Children under 18 months should receive
a pint and a half of milk a day, except, of course, while they are being fed by
their mothers. From 18 months onward they should get a pint a day. The main foods of children over five years
old are milk, bread, porridge (of oatmeal, barley flour, or ground maize and
oatmeal mixed), oatcake, puddings, eggs, butter or margarine, dripping, meat,
bacon fat, fish, fresh vegetables and fruit.
The most likely foodstuff to be short
is the fat, supplied in milk, butter, margarine, dripping, suet puddings and
bacon; children should get a fair amount of some of these daily.

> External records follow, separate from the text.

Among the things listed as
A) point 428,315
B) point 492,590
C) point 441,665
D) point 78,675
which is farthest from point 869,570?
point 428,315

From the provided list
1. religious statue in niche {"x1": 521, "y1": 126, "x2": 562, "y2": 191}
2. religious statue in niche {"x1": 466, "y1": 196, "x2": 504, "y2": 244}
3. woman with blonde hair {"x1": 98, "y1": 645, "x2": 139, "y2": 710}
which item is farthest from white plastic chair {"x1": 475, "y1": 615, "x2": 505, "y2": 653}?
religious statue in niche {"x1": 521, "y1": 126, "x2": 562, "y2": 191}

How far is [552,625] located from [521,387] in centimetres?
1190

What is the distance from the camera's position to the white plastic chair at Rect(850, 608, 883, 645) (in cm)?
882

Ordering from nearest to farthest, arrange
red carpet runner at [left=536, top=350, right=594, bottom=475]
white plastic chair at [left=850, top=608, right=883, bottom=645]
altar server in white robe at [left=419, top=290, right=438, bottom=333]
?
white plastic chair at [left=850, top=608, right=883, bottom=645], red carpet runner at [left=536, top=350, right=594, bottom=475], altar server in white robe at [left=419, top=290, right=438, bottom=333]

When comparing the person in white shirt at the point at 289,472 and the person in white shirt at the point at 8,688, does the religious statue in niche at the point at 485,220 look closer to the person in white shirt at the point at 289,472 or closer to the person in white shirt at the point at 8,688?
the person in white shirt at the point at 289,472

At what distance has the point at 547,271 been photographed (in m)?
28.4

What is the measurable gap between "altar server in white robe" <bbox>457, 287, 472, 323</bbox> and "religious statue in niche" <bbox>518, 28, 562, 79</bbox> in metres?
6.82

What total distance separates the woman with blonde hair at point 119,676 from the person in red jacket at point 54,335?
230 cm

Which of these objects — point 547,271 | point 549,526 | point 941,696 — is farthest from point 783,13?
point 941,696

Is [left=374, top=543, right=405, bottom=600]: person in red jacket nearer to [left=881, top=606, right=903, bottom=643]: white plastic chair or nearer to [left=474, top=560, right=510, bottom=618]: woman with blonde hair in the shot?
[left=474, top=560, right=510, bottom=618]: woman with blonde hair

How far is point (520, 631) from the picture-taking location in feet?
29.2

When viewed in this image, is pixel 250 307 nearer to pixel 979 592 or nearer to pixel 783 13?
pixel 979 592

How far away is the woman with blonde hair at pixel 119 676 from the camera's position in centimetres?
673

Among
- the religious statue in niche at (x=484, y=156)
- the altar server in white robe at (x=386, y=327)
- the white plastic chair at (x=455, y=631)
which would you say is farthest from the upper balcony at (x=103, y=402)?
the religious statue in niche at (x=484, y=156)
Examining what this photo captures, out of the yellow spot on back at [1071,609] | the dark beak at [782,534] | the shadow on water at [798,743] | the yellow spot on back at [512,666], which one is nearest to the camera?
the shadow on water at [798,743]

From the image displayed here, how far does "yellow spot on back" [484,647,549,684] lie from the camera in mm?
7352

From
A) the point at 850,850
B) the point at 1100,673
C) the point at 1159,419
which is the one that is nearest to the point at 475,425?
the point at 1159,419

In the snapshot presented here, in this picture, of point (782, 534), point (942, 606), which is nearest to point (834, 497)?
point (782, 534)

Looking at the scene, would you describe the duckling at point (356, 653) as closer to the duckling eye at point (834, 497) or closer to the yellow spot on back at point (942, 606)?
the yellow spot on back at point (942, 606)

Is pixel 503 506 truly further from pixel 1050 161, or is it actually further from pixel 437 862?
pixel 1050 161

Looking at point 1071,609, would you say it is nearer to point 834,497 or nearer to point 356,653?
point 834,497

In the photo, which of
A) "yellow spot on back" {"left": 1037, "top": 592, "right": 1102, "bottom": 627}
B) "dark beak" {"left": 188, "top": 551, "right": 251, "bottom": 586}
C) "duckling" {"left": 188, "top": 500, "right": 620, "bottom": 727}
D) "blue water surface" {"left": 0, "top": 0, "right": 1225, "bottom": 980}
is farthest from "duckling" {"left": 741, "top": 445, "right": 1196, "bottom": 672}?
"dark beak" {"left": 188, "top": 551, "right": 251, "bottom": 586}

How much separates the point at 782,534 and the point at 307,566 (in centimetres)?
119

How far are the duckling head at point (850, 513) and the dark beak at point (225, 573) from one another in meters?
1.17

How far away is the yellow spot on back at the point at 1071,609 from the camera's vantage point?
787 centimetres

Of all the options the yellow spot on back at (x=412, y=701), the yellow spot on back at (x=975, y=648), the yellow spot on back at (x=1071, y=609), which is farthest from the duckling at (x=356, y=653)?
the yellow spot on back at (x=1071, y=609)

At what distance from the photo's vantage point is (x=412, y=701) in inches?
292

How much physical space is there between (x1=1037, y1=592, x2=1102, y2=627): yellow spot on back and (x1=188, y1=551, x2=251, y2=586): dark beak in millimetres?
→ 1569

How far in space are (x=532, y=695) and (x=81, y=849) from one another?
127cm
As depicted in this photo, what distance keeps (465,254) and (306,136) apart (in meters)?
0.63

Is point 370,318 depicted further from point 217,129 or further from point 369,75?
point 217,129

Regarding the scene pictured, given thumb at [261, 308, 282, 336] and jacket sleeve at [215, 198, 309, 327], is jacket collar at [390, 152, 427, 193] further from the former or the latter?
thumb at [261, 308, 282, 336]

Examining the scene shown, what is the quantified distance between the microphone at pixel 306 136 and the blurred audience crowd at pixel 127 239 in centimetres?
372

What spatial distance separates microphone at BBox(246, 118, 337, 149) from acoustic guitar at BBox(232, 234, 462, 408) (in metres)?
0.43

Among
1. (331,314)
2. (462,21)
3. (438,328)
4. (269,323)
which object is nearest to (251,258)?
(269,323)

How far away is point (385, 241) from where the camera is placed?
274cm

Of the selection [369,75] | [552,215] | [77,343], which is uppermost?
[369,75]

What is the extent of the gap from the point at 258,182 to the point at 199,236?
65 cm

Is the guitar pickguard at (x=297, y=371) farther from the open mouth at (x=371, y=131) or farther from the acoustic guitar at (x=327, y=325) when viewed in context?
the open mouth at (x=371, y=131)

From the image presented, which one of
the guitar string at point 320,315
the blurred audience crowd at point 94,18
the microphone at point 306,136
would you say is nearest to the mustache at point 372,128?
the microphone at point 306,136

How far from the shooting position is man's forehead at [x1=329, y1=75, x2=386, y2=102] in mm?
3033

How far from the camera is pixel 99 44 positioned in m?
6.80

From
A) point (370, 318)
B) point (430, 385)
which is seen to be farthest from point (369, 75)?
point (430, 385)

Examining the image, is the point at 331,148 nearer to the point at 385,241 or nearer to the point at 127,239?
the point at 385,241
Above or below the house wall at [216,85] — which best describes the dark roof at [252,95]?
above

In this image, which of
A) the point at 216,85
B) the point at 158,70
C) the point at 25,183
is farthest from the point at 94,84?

Margarine
should be given with bread in preference to syrup or jam. Bacon should be fried with bread or potatoes
to take up the fat, or a good deal of it will be left in the frying pan or the
dish.
A
little fruit, fruit juice or well-cooked fresh vegetables must be provided.
Three meals a day are enough for
healthy children, with a slice of bread and butter and some milk at bedtime.
Meat or fish should be given at the mid-day dinner only. Older children, living
the more strenuous school life, may have fish, egg or bacon at breakfast also,
but can do quite well without it if porridge, or oatcake, and milk is taken.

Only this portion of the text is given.